Workers were back at the Hump to clean up the recent trimming job that left vegetation looking "ragged," Peace Arch News in British Columbia reports. Phase 2 of trimming started March 1 - a year and a half after protests temporarily halted the first phase - upon requests from Hump residents.

But this month's work left vegetation looking "a bit raw and rather unfinished," according to BNSF's director of public affairs, who said additional grooming was required.

"It needed to be smoother, some of the limbs needed to be cut down and tapered to more blend in with the landscape," Gus Melonas said. "It appeared to be a bit ragged in BNSF's view and we want to ensure it's more aesthetically pleasing."

City manager Peggy Clark confirmed White Rock has received assurances from BNSF that cutting will not include the area's celebrated Eagle tree or other trees surrounding it.

Meanwhile, Don Pitcairn, a community activist and former provincial Green Party candidate, continued to protest the latest BNSF trimming, describing it as a "de facto clearcut of the hump hillside."

Pitcairn, who has long said such work would threaten slope stability, attached Canadian flags to trees on the Hump earlier this month, in protest of what he characterized as "the cutting of Canadian trees by a U.S. company."

"It looks like the second phase is complete, but I'm awfully concerned we're going to see more tree cutting on the Hump at a later date," he said. "I'm interested not only in protecting stands of big-leaf maple trees but also the famed Eagle-roosting tree."

Mayor Catherine Ferguson said she and council members were satisfied after a meeting that BNSF is doing due diligence with regard to slope stability. "It's in their best interests to ensure the stability of the slope, because it's a liability issue for them if anything were to fall on the tracks," she said.

Ferguson added that there is little council can do about such tree trimming on private property. "The bottom line is that it's BNSF land, and they can do what they need to do on it.
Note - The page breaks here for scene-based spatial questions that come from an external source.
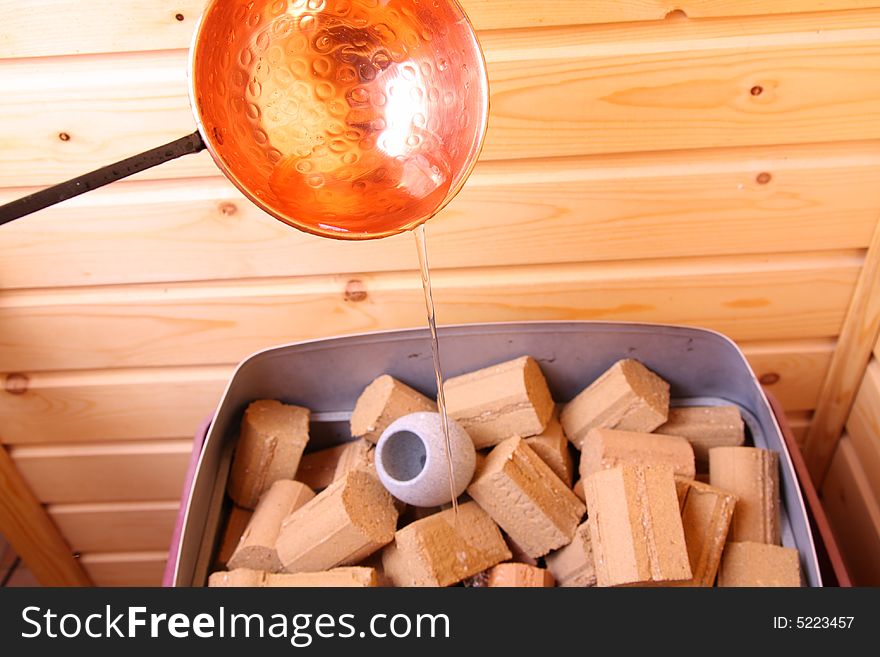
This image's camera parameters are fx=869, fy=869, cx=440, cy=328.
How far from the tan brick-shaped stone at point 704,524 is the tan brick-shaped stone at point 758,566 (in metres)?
0.01

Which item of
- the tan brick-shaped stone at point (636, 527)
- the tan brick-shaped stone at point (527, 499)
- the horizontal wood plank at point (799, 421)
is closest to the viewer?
the tan brick-shaped stone at point (636, 527)

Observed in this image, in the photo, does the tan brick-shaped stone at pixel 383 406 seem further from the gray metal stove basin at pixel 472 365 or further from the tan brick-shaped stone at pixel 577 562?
the tan brick-shaped stone at pixel 577 562

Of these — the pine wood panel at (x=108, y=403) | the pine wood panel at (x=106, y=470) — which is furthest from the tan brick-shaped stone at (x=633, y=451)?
the pine wood panel at (x=106, y=470)

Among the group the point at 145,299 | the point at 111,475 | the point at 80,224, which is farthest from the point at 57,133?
the point at 111,475

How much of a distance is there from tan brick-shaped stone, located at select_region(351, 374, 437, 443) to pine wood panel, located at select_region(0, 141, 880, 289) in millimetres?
177

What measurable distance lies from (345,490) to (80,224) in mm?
531

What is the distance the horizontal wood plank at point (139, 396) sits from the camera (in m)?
1.39

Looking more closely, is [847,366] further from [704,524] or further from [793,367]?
[704,524]

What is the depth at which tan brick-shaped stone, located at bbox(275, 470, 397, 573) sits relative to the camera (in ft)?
3.61

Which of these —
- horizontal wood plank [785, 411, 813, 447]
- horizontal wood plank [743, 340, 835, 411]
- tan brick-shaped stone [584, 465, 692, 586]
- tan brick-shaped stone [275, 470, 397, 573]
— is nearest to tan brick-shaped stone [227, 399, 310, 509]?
tan brick-shaped stone [275, 470, 397, 573]

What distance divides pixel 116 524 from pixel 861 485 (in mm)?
A: 1328

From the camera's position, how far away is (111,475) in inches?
62.2

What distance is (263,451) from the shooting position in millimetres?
1219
What we did say was that it would be better for us to be advised in advance of such work - that way we're dealing with something we know about, rather than reacting after the fact."

Melonas acknowledged BNSF had received phone calls from people who were unhappy with the initial work earlier this month.

"There were a few complaints about the cutting and that it did appear to be unfinished and it does impact the natural look of the vegetation."

He said BNSF consulted with the architect retained for the project.

"We all agreed additional blending should occur just for a more tapered, finalized appearance."

Slope stability and railroad safety would not be impacted, he added. "BNSF wanted to ensure that natural habitat, that the bald eagles, the evergreens, were not touched, and the cutting was done in a minimal matter."

Melonas noted the majority of calls BNSF has received about the project have been favorable.